— AUFGABEN —
- A) Wie alt war Paul Rakotozandriny laut dem Text über Demenz auf Madagaskar, als seine Tochter zum ersten Mal bemerkte, dass er anders war?
- B) Setze bitte den Text über Demenz auf Madagaskar nach seinem letzten Satz fort.

— TEXT —

Anzeige

Madagaskar Im Leben bleiben: Vom menschlichen Umgang mit der Demenz

Tonton Jean Paul Randriambelomo sitzt im Schlafzimmer auf seinem Bett
Im Gegensatz zu vielen Betroffenen auf Madagaskar weiß Jean-Paul Randriambeloma, 85, dass er an der Alzheimer-Krankheit leidet und was auf ihn zukommt. Er gehört zu den wenigen, die sich eine ärztliche Versorgung leisten können. Seine Geschichte wird im letzten Teil des Artikels erzählt
© Lee-Ann Olwage
Demenz ist den Menschen in Madagaskar so fremd, dass ihre Sprache kein Wort dafür kennt. Doch immer mehr leiden dort an der Krankheit des Vergessens, werden oft für verrückt gehalten und weggesperrt. In der Hauptstadt des bitterarmen Landes gibt eine Organisation ihnen Hoffnung, begleitet die Alten und deren Angehörige. Von Eltern, die zu Kindern werden, und der Kraft, die in der Gemeinschaft liegt
Text: Charlotte Köhler, Fotos: Lee-Ann Olwage

Mit der bloßen Hand umschließt Dada Paul die scharfe Klinge und kratzt Schuppen von einem toten Fisch. Seine Finger zittern, doch am Ende wird nicht eine einzige Schuppe auf dem Buntbarsch bleiben, weil er diese Arbeit schon als Junge beherrschte; und weil er, gleich nachdem er den Fisch zurück in die Schüssel legt, vergisst, dass er ihn schon bearbeitet hat.

Vor dem Haus brennt längst das Feuer für den Kochtopf. Fara Rafaraniriana krempelt ihrem Vater die Hemdärmel hoch, geduldig, wie eine Mutter bei ihrem störrischen Kind, damit er sich bei der einen Sache, die ihn beruhigt, nicht gestört fühlt.

Paul Rakotozandriny, den alle in der Gemeinde Ivato aus Respekt Dada "Papa" Paul nennen, war 80, als seine Tochter Fara das erste Mal bemerkte, dass etwas anders war, er anders war. Jeden Abend holte er sie von der Arbeit ab, darauf hatte er immer bestanden, bis er eines Tages den Weg nicht mehr fand und vor fremden Häusern parkte. Elf Jahre sind seitdem vergangen, er ging in Rente und vergaß es wieder, bekam eine Enkeltochter, verlor seine Frau, dann die Erinnerung an sie. Nur manchmal scheint er sie in den Gesichtszügen seiner Tochter zu entdecken, dann ruft er Fara beim Namen ihrer Mutter.

Aus einer Sammlung entnommene Daten
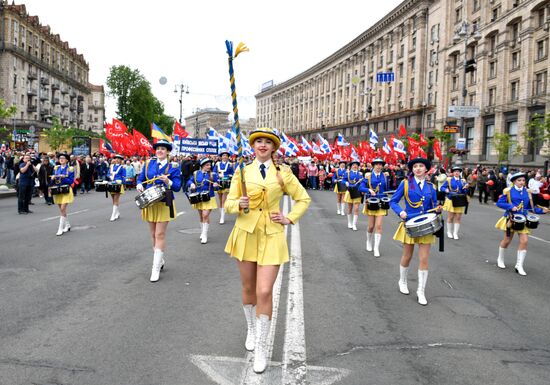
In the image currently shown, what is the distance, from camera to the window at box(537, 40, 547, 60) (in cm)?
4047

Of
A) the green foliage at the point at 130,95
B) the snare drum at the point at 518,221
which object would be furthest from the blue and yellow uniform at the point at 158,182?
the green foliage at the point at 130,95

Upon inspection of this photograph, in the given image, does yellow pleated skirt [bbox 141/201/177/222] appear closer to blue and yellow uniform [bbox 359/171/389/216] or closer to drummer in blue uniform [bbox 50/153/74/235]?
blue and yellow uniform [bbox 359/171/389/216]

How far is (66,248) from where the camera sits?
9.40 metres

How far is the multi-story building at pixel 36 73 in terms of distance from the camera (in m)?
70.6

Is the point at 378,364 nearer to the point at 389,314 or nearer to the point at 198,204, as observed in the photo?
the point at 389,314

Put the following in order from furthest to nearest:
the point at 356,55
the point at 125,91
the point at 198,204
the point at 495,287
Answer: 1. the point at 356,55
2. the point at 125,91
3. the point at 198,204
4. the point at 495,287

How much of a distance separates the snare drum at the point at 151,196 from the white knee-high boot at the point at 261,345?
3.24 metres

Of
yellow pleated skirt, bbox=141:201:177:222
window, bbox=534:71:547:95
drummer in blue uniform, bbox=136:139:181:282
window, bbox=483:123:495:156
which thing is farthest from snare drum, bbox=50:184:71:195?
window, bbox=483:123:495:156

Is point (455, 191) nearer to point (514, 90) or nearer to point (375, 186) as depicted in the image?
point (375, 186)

--

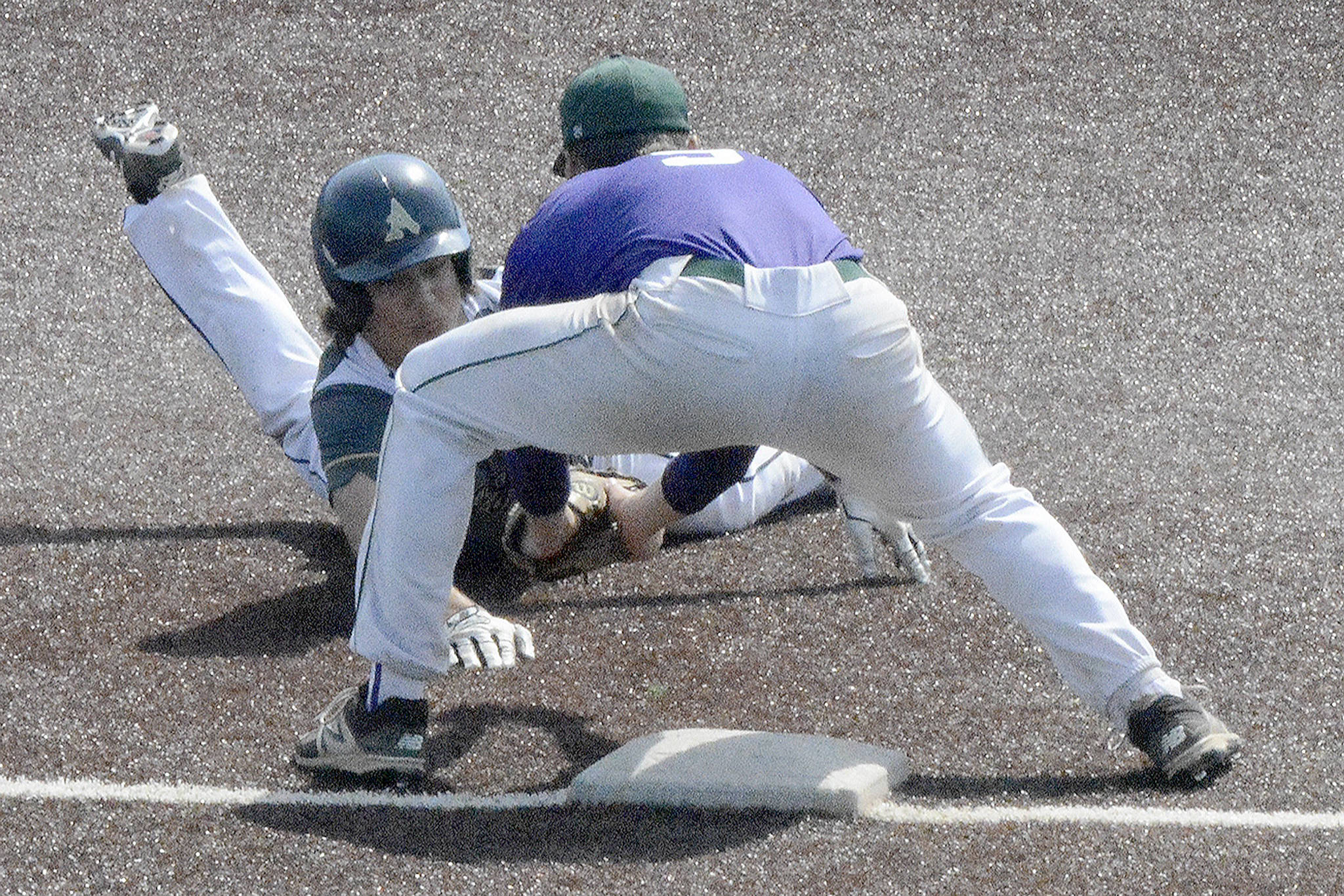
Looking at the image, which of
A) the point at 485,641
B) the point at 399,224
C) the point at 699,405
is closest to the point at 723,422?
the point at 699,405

— LÖSUNGEN IM EINZELNEN —
- A) Er war 80 Jahre alt.

- B)
Fast alle seine Kinder halten Dada Paul für verrückt

Neun Jahre wusste niemand, dass er an Demenz leidet. Seine zehn Kinder waren überzeugt, er sei verrückt geworden oder hätte zu trinken angefangen, wenn er schwankte, hinfiel, sich verlief oder seine Frau im Haus suchte, die bereits verstorben war. Nur seine Tochter Fara Rafaraniriana hielt zu ihm: "Er hat mich mein ganzes Leben lang geliebt, wie könnte ich jetzt damit aufhören?"

Tonton Jean Paul Randriambelomo sitzt im Schlafzimmer auf seinem Bett
Im Gegensatz zu vielen Betroffenen auf Madagaskar weiß Jean-Paul Randriambeloma, 85, dass er an der Alzheimer-Krankheit leidet und was auf ihn zukommt. Er gehört zu den wenigen, die sich eine ärztliche Versorgung leisten können. Seine Geschichte wird im letzten Teil des Artikels erzählt
© Lee-Ann Olwage

Weil Sonntag ist, zieht Dada Paul einen feinen Anzug an. Der braune Gürtel, in den sie neue Löcher stechen mussten, hält die Hose auf den Hüften; Kilo um Kilo hat er mit der Zeit verloren. Seine Füße stecken in Turnschuhen, auf dem Kopf trägt er sein Markenzeichen: einen Hut mit weißem Band und der Aufschrift "Victoria’s Secret". Obwohl er auf dem löchrigen Pflaster nur winzige Schritte macht, ist sein Gang zur Kirche ein Auftritt. Mit den Händen in den Taschen der Anzughose könnte er ein Schauspieler auf dem roten Teppich sein. Alle paar Meter rufen Menschen seinen Namen, ein Mann drückt ehrfürchtig seine Hand, ein anderer küsst ihn auf die rechte und die linke Wange. In Ivato ist Dada Paul eine Art Legende. Sein Engagement für die Gemeinde vergisst hier niemand, auch wenn er selbst nichts mehr davon weiß.